(Collected data)
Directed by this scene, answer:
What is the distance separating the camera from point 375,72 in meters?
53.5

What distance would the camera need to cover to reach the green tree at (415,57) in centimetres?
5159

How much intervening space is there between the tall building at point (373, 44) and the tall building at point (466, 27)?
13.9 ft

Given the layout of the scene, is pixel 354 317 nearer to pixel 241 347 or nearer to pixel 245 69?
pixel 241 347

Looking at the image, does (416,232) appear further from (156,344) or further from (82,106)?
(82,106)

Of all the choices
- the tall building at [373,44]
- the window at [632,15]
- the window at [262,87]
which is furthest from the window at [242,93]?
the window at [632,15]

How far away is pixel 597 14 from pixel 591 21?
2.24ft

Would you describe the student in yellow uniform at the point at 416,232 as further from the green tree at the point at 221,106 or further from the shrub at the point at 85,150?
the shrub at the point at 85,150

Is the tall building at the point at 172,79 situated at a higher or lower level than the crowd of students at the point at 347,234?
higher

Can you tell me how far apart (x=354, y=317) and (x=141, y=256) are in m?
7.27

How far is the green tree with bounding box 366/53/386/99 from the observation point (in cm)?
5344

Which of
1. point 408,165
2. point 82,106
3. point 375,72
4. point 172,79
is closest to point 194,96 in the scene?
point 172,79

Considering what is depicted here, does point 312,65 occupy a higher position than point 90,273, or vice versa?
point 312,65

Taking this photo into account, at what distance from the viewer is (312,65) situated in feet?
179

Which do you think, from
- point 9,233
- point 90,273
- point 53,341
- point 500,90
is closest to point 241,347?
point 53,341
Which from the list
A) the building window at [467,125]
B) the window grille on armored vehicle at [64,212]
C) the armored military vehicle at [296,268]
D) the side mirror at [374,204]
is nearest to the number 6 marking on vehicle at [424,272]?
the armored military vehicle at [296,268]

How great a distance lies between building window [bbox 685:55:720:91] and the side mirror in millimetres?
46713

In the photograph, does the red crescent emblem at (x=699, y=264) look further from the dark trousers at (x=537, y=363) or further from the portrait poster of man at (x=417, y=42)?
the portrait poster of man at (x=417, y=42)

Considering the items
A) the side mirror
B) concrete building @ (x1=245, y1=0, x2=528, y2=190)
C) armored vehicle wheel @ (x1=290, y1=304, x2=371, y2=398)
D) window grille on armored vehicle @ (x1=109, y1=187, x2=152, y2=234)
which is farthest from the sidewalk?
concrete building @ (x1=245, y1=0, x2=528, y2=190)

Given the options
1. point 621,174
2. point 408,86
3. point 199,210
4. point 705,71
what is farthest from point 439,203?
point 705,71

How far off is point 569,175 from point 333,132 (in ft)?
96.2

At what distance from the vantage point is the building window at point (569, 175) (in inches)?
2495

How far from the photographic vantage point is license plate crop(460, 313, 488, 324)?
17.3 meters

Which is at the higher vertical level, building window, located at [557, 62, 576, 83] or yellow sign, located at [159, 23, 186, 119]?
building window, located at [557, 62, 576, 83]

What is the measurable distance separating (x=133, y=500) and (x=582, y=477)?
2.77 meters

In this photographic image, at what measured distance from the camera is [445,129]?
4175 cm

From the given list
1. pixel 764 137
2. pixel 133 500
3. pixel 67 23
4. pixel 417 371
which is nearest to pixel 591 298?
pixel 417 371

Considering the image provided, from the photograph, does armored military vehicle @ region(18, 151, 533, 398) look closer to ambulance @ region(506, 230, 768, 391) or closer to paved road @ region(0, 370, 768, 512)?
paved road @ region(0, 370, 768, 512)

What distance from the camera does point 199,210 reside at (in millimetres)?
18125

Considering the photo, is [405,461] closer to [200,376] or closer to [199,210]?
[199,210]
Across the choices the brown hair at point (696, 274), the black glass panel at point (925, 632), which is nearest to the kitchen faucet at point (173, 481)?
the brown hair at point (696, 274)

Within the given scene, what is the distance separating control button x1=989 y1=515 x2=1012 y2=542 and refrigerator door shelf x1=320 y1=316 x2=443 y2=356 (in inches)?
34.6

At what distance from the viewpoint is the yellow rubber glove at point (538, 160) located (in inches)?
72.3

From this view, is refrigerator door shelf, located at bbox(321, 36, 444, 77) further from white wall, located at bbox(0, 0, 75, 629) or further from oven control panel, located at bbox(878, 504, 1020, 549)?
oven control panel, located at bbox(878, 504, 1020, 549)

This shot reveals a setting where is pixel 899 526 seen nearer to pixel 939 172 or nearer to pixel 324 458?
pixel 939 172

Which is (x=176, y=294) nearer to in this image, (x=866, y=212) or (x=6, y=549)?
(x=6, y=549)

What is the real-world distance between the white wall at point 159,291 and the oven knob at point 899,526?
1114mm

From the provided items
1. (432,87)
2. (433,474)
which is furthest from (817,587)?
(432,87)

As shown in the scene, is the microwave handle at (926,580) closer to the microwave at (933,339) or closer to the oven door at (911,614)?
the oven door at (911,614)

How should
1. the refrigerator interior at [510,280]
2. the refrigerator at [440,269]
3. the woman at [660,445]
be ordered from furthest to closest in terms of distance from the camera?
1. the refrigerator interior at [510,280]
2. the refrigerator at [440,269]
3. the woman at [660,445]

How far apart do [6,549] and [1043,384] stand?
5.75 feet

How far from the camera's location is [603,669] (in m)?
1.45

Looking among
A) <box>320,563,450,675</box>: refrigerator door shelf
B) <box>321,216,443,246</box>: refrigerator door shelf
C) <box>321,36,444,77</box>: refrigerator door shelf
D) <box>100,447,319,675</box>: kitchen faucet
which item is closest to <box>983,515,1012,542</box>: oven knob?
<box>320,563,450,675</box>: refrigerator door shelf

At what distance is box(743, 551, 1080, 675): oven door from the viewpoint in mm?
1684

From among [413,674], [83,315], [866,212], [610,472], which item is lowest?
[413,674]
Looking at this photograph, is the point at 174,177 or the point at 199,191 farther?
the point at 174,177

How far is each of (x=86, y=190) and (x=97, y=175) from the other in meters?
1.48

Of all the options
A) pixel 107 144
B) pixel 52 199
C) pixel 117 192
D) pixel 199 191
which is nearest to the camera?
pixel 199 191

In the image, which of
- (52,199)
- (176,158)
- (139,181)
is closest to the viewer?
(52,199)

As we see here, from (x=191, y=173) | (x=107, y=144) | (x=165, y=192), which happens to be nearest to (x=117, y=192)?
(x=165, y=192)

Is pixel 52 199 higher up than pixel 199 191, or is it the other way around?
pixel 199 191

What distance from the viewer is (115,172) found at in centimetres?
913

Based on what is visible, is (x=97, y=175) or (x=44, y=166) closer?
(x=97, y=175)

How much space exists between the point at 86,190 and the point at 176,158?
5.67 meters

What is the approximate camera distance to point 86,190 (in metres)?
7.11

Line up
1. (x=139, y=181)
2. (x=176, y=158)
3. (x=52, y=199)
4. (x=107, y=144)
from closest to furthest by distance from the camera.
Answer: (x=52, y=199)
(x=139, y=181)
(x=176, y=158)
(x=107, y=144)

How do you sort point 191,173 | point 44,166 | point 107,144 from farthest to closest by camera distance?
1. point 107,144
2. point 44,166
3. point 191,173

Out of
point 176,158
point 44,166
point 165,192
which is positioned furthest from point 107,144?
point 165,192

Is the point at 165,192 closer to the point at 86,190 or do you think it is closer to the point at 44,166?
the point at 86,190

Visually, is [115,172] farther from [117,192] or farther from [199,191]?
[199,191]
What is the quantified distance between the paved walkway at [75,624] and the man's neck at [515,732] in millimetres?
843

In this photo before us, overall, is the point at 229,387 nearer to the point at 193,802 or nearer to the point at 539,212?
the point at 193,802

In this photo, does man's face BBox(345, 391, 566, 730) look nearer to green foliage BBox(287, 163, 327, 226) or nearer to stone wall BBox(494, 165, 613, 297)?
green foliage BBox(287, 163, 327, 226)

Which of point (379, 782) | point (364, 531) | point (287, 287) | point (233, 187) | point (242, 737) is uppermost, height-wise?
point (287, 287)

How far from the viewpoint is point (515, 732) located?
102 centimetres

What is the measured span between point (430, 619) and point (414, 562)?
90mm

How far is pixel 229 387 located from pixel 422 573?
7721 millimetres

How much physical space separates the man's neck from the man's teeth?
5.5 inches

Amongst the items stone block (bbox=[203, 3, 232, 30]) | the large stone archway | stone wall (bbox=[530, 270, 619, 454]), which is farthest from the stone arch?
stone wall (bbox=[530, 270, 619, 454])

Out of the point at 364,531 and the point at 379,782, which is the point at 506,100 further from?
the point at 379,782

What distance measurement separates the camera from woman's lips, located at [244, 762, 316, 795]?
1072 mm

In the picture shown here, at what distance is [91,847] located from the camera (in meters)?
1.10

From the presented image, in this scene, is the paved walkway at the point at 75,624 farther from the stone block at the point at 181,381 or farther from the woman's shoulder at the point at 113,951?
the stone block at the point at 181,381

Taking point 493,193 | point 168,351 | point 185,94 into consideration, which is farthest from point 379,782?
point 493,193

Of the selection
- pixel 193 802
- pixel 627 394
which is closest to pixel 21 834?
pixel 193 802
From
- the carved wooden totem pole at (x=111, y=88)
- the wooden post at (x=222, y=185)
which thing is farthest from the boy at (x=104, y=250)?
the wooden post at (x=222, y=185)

[WHAT IS EXPECTED]
Render the lines of Collected data as a Markdown table with the columns Row and Line, starting at the line that contains "Of the selection" and running through the end of Collected data, both ends included and blank lines left out.

[FULL SOLUTION]
| Row | Line |
|---|---|
| 1 | Of the selection |
| 2 | - pixel 193 802 |
| 3 | - pixel 627 394 |
| 4 | which is closest to pixel 21 834? |
| 5 | pixel 193 802 |
| 6 | From |
| 7 | - the carved wooden totem pole at (x=111, y=88) |
| 8 | - the wooden post at (x=222, y=185) |
| 9 | which thing is farthest from the boy at (x=104, y=250)? |
| 10 | the wooden post at (x=222, y=185) |